I worried about her, and more than once, I thought about going to the Little Kiddie Day Care Center, or even calling her parents, just to make sure she was okay, but I never did. I guess I was afraid to.

Although I could tell from the drastic decrease in mail that she had put in a change-of-address request at the post office, she still occasionally received bills or letters or junk mail, and I saved it all for her.

Just in case.

After work, I stopped by Von’s for milk and bread, but I felt so depressed that I ended up buying half a gallon of chocolate ice cream and a bag of Doritos as well. All of the checkout stands were crowded, so I picked the one with the shortest line. The cashier was young and pretty, a slim brunette, and she was bantering happily and easily with the man ahead of me as she ran his items over the scanner. I watched the two of them with envy. I wished I had the ability to start up a conversation with a perfect stranger, to discuss the weather or current events or whatever it was that people talked about, but even in my imagination I was unable to do it. I just could not seem to think of what to say.

Jane had been the one to start the first conversation between us. If the responsibility had been left up to me, we probably never would have gotten together.

When I reached the cashier, she smiled at me. “Hello,” she said. “How are you today?”

“Fine,” I told her.

I watched in silence as she rang up my items on the cash register. “Six forty-three,” she said.

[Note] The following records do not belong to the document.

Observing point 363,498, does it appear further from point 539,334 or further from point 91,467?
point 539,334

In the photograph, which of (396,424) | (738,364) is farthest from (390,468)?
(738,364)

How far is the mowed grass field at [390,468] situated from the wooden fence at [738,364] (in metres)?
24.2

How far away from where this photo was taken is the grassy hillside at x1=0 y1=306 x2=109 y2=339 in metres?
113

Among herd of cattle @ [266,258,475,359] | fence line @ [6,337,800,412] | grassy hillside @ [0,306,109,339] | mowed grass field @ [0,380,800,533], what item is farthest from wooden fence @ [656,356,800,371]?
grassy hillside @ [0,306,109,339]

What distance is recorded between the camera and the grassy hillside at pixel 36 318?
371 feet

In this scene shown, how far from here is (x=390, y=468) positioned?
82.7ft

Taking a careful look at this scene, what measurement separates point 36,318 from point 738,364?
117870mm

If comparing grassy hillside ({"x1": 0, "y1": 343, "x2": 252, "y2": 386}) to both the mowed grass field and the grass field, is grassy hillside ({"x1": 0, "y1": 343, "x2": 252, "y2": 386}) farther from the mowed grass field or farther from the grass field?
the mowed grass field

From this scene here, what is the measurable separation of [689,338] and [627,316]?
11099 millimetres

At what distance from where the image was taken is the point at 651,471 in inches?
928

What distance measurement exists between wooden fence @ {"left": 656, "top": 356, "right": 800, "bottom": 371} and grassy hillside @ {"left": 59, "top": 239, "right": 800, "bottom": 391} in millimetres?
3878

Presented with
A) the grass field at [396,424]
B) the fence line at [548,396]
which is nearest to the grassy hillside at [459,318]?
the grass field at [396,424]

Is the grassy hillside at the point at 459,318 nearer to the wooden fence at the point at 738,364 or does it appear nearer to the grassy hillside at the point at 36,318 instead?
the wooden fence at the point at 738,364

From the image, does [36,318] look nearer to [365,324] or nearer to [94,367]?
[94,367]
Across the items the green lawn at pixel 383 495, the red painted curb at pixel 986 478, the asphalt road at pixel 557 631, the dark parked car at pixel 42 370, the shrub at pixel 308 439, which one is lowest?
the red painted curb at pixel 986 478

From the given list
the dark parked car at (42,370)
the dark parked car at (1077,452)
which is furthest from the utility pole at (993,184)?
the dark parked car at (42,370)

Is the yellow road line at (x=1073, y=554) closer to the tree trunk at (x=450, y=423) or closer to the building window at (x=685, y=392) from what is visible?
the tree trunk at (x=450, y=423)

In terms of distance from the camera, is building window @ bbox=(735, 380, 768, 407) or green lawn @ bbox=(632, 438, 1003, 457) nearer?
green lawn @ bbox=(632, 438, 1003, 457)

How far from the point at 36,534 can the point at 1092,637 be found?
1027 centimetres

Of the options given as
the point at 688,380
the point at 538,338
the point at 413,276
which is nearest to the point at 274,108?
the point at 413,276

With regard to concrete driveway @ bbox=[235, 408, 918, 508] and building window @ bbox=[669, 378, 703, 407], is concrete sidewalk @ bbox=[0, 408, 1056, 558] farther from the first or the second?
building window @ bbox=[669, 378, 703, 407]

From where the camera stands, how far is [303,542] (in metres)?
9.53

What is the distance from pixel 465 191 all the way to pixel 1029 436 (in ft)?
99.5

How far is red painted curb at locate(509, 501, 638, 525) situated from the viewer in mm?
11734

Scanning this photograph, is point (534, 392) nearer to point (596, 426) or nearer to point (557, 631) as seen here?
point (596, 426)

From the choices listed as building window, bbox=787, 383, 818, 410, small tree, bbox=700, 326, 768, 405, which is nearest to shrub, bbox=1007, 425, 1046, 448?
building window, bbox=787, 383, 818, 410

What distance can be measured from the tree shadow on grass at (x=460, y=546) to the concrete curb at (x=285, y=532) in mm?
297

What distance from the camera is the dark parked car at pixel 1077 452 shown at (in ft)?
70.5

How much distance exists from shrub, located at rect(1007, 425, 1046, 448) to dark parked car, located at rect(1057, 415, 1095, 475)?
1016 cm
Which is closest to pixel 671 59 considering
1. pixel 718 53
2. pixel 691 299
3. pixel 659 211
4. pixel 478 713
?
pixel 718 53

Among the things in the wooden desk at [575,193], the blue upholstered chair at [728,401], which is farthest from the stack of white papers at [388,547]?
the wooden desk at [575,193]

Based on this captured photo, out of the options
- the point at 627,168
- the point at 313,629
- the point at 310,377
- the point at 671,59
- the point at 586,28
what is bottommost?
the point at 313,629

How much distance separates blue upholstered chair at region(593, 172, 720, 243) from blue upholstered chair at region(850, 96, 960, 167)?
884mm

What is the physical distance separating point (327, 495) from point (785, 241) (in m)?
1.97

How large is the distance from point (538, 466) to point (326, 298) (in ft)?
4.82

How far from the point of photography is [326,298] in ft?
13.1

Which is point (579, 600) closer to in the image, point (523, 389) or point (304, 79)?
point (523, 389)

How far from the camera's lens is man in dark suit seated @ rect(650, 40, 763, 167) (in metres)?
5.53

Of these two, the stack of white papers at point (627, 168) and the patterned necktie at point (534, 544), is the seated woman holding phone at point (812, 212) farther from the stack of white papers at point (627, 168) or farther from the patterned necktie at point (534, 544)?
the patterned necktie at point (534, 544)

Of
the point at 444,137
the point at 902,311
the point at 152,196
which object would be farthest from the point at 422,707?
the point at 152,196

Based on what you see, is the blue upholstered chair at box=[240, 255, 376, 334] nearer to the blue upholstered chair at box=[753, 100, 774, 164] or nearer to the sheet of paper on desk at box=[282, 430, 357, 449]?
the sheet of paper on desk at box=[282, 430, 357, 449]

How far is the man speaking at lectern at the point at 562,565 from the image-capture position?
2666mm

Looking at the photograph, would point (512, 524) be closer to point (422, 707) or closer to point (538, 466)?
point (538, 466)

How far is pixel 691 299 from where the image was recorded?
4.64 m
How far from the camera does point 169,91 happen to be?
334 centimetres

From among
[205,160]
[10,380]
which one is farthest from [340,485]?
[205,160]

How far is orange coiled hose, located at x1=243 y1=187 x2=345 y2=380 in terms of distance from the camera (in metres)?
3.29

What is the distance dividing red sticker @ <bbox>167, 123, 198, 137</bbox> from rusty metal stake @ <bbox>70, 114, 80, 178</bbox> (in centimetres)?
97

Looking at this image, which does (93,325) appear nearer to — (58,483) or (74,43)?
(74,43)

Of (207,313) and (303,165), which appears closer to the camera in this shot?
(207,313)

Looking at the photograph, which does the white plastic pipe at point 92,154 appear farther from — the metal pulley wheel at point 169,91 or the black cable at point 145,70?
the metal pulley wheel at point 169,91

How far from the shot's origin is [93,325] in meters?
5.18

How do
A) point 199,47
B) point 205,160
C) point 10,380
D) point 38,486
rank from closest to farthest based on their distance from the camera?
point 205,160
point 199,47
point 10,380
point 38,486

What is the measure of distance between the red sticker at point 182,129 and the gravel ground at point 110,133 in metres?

Silently, I handed her the money.

I’d never thought about it before, but as I put the ice cream in the freezer, the Doritos and bread in the cupboard, I realized that there’d always been something within me that distanced people. Even my relationships with my grandparents were overly formal; we never hugged or kissed, though they were naturally affectionate. Ditto with my parents. Throughout my life, our “friends of the family,” my parents’ friends, had always been nice to me, cordial to me, but I never got the impression that any of them liked me.

They didn’t dislike me.

They just didn’t notice me.

I was a nobody, a nothing.

Had it always been this way? I wondered. It was possible. I had always had friends in elementary school, junior high school, high school, but never very many of them, and as I thought back now, I realized that nearly all of them had been, like myself, totally nondescript.

On an impulse, I went into the bedroom, opened the closet door, and found the pile of sealed boxes under my hanging clothes — the record of my past. Dragging the boxes to the center of the room, I ripped off the masking tape and opened their tops one by one, digging through the contents of each until I found my high school yearbooks.

I took the books out, began looking through them. I hadn’t seen the yearbooks since high school, and it was strange to see again those places, those faces, those fashions and hairstyles from half a decade back. It made me feel old and a little sad.

But it also made me feel more than a little uneasy.

As I’d suspected, there were no photographs of me or my friends in any of the sports, clubs, or dance pictures. There were not even any of us in the random shots of the campus that were sprinkled throughout the books. We were nowhere to be seen. It was as though my friends and I had not even existed, as though we had not eaten lunch at the school or walked across campus from class to class.

I looked up the names of John Parker and Brent Burke, my two best friends, in the section of the senior yearbook dedicated to individual photographs of each class member. They were there, but they looked different than I recalled, the cast of their features slightly off. I stared at the pages, flipping back and forth from Brent to John and back again. I had remembered them as looking more interesting than they apparently had, more intelligent, more alive, but it seemed my memory had altered the facts. For there they were, staring blandly into the camera five years ago and out of the pages at me now, their faces devoid of even the slightest hint of character.

I turned to the blank green pages at the front of the book to see what they’d written to me on this, the eve of our graduation.

“I’m glad I got to know you. Have a great summer. John.”

“Have a cool summer and good luck. Brent.”

These were my best friends? I closed the yearbook, licked my dry lips. Their comments were just as impersonal as those of everyone else.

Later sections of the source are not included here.